I'm working with a data set which consists of 3 patients. I have from each patients 9 samples and 3 samples were treated with treatment A, 3 samples with treatment B and 3 samples are the control.
I'm interested in the difference of Control vs. Treatment A and Treatment A vs Treatment B per patient and for all patients.
I used the following design for DESeq2:
coldata$combine <- factor(paste0(coldata$patient, "-", coldata$treatment)) dds <- DESeqDataSetFromMatrix(countData = Jcounts, colData = coldata, design = ~ combine)
I like the combination of the factors because it is easier use, you get your results with the results function and using list and recommended by Michael Love in a previous experiment
This design should be comparable with
dds <- DESeqDataSetFromMatrix(countData = Jcounts, colData = coldata, design = ~ patient + treatment + patient:treatment)
for my questions.
The PCA shows clear differences between the treatments with Control on left side, Treatment A in the middle and B on the right side of the x-axis (PC1) for all patients. Furthermore Patient 1 and 2 cluster together within different treatments.

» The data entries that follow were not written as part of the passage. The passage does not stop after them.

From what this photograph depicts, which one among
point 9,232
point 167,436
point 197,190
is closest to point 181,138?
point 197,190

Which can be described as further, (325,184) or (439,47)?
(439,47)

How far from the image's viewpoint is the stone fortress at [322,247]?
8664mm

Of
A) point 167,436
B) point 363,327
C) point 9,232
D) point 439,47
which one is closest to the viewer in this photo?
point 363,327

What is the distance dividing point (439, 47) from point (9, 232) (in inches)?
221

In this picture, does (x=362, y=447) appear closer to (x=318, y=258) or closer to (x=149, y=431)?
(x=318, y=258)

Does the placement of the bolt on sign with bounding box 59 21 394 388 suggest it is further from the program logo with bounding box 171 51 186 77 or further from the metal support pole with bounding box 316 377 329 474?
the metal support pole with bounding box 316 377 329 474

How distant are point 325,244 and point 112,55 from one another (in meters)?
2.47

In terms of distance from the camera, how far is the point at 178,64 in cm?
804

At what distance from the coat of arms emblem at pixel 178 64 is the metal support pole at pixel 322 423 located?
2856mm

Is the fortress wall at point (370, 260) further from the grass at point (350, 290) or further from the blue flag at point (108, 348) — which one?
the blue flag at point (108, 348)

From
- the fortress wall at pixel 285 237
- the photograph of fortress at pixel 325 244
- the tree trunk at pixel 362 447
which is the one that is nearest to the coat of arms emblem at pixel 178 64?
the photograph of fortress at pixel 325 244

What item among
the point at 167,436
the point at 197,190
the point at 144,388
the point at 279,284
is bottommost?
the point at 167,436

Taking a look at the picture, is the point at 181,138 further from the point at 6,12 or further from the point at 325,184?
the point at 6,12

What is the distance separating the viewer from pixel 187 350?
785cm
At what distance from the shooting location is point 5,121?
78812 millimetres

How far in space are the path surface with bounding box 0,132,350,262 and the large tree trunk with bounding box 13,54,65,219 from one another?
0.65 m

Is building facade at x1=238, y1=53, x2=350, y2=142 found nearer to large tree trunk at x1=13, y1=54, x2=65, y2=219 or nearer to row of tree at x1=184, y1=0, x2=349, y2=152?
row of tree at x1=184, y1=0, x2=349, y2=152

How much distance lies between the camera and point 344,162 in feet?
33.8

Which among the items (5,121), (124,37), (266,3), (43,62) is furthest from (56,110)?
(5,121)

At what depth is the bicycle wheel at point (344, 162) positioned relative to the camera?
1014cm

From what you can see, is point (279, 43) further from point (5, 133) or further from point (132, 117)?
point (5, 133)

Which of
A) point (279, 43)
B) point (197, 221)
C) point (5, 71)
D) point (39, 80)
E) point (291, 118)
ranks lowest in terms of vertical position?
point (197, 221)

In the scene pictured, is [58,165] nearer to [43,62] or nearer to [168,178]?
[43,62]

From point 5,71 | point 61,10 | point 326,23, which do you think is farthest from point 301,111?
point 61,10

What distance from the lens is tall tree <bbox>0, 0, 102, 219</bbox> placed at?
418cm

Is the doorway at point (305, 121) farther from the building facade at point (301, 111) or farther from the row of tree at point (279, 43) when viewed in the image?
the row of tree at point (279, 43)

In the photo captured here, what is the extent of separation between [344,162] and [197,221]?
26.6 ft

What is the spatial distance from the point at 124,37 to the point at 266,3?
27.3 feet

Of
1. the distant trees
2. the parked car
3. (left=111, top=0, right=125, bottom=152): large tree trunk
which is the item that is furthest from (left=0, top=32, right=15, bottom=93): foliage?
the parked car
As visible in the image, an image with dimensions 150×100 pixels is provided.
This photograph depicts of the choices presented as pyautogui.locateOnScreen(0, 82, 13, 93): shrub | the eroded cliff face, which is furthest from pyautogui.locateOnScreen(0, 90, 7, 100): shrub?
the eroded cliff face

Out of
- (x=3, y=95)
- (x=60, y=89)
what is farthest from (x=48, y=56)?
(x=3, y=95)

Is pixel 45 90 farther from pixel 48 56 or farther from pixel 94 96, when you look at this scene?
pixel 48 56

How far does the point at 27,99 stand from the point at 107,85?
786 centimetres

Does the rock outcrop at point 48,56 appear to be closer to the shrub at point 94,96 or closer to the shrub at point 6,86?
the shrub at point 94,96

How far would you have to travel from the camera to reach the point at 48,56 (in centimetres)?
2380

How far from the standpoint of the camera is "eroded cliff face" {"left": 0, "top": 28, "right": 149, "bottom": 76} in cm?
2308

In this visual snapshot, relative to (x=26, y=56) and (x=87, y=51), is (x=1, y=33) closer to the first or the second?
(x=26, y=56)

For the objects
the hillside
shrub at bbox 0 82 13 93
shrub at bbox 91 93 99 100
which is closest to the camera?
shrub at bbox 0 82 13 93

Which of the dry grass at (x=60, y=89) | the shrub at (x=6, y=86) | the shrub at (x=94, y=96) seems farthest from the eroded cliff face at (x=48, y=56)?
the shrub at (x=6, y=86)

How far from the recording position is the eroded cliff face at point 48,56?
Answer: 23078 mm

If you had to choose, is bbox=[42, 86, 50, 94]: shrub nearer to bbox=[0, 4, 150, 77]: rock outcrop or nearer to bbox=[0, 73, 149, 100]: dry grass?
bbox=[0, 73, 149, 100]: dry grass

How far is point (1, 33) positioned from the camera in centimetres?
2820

However, patient 3 is away from the other two patients on the y-axis (PC2) with 25 % variance.
With this picture in mind, can I use the following for the treatment comparison over all patients?
result_all <- results(dds, contrast = list(c("combineP1.A", "combineP2.A", "combineP3.A"), c("combineP1.Control", "combineP2.Control", "combineP3.Control")), listValues = c(1/3, -1/3))
I get about 6,000 genes with a padj of 0.1.
Or should I just do a design only with treatment
dds <- DESeqDataSetFromMatrix(countData = Jcounts, colData = coldata, design = ~ treatment)
and compare A vs Control. I get about 3,000 genes with a padj of 0.1 and ca. 98 % of the are in the 6,000 from above. This design doesn't use the patient difference. So I guess it is not the best solution.